** Begin RAW RECORDS **

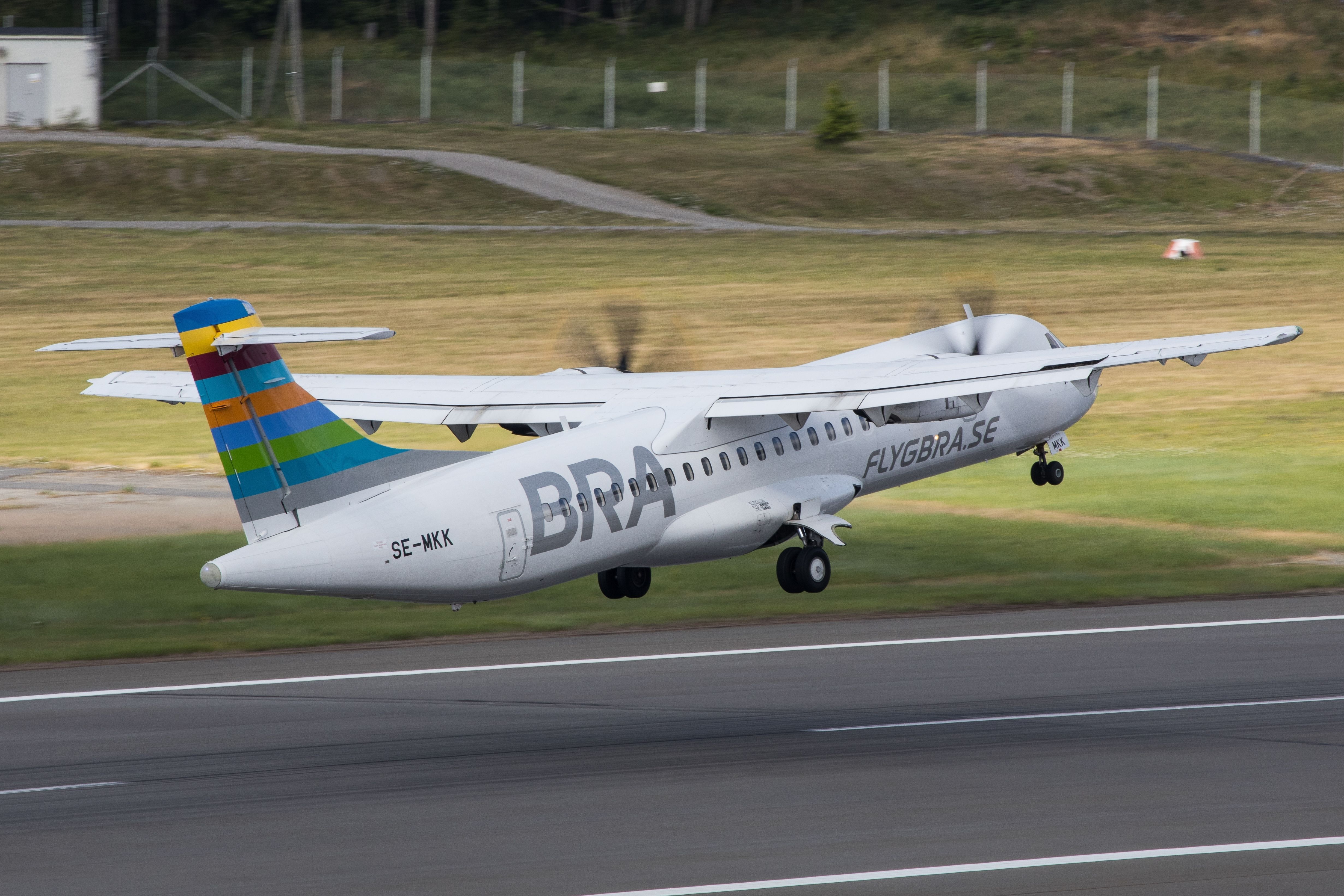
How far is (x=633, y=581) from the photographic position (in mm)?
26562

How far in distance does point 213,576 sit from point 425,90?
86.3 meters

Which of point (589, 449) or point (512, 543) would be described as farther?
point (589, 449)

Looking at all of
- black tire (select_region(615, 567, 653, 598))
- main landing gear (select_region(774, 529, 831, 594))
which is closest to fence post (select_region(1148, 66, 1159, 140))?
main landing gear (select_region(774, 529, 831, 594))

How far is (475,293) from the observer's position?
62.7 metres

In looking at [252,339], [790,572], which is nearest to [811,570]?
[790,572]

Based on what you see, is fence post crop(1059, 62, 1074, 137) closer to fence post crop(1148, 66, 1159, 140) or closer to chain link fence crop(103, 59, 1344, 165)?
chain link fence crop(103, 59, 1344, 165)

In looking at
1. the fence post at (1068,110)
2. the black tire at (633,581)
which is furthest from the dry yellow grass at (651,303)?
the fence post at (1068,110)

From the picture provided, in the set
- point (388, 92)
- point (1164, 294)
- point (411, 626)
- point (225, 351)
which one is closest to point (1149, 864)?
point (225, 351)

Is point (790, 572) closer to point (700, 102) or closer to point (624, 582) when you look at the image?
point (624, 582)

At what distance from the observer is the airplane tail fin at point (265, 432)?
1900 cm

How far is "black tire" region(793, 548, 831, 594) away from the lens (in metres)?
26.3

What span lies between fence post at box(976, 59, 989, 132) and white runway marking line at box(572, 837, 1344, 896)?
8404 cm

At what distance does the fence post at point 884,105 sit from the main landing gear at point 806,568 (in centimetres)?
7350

** End RAW RECORDS **

▶ REQUEST:
Copy every one of the lines above word for word, leaving out the pictures.

▶ FINISHED EXERCISE:
How far is (x=633, y=581) from the photographic position (in mm)?
26562

How far in distance does point 213,576 sit from point 425,90?
86.3 meters

Which of point (589, 449) or point (512, 543) would be described as farther?
point (589, 449)

Looking at all of
- black tire (select_region(615, 567, 653, 598))
- main landing gear (select_region(774, 529, 831, 594))
which is closest to fence post (select_region(1148, 66, 1159, 140))?
main landing gear (select_region(774, 529, 831, 594))

How far is (475,293) from the observer's position?
62.7 metres

In looking at [252,339], [790,572], which is nearest to [811,570]?
[790,572]

Based on what you see, is fence post crop(1059, 62, 1074, 137) closer to fence post crop(1148, 66, 1159, 140) or closer to chain link fence crop(103, 59, 1344, 165)?
chain link fence crop(103, 59, 1344, 165)

In looking at
1. the fence post at (1068,110)
2. the black tire at (633,581)
which is furthest from the dry yellow grass at (651,303)?
the fence post at (1068,110)

From the picture provided, in the set
- point (388, 92)
- point (1164, 294)
- point (411, 626)
- point (225, 351)
which one is closest to point (1149, 864)?
point (225, 351)

Is point (790, 572) closer to point (700, 102) or closer to point (624, 582) when you look at the image?
point (624, 582)

At what distance from the observer is the airplane tail fin at point (265, 432)?
1900 cm

How far is "black tire" region(793, 548, 831, 594) away from the lens (in metres)?
26.3

What span lies between fence post at box(976, 59, 989, 132) and white runway marking line at box(572, 837, 1344, 896)?
8404 cm

At what distance does the fence post at point 884,105 sit from the main landing gear at point 806,568 (in centimetres)?
7350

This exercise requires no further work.